We use the Facebook apps dataset that was first reported in ref. 15 by Onnela and Reed-Tsochas. These data include the records, for every hour from June 25, 2007 to August 14, 2007, of the number of times that every Facebook app (of the n = 2,705 total available during this period) was installed. At the time, Facebook users had two streams of information about apps: a “cumulative information” stream gave an “all-time best-seller” list, in which all apps were ranked by their cumulative popularity (i.e., the total number of installations to date), and a “recent activity information” stream consisted of updates provided by Facebook on the recent app installation activity by a user’s friends. Users could also visit the profiles of their friends to see which applications a friend had installed.

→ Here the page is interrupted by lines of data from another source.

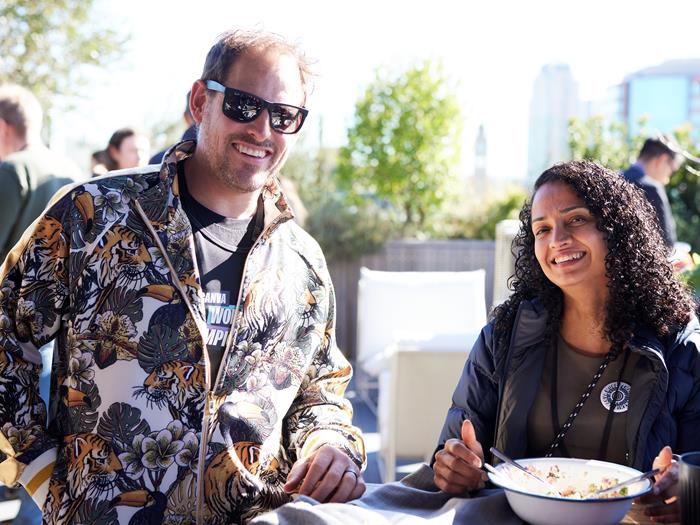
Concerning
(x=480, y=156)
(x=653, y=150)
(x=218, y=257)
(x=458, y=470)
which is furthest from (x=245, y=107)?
(x=480, y=156)

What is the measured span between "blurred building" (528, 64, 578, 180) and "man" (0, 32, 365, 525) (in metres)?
38.1

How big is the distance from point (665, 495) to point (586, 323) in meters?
0.67

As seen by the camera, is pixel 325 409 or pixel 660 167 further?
pixel 660 167

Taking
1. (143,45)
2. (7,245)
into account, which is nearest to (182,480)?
(7,245)

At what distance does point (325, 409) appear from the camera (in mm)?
1837

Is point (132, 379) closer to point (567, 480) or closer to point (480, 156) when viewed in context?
point (567, 480)

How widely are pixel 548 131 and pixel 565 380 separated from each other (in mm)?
42704

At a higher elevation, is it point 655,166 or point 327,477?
point 655,166

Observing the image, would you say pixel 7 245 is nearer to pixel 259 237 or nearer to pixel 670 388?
pixel 259 237

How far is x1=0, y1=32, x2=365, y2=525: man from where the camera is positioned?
1.62m

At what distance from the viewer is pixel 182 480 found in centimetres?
164

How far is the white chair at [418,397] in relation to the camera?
4324mm

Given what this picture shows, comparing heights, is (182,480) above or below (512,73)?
below

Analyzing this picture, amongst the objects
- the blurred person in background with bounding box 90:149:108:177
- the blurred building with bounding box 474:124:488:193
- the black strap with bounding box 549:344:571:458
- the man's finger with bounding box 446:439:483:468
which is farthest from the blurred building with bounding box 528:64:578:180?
the man's finger with bounding box 446:439:483:468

The data thus consist of N time series n_i(t), where the “popularity” n_i(t) of app i at time t is the total number of users who have installed app i by hour t of the study period. The discrete time index t counts hours from the start of the study period (t = 0) to the end (t = t_max ≡ 1,209). The distribution of n_i values is heavy-tailed (SI Appendix, Fig. S1), so the popularities n_i(t) of the apps cover a very wide range of scales. Facebook apps first became available on May 24, 2007, corresponding to t ≈ −720 in our notation. By time t = 0, when the data collection began, 980 apps had already launched (with unknown launch times); the remaining apps in our dataset were launched during the study period. Among the latter, we pay particular attention to those for which we have at least t_LES ≡ 650 h (i.e., more than one-half of the data collection window) of data. We call these apps the “launched-early-in-study” (LES) apps. Denoting by t_i the launch time of app i, the 921 LES apps i are those that satisfy t_i > 0 and t_i < t_max − t_LES = 559. We set t_i = 0 for apps that were launched before the study period.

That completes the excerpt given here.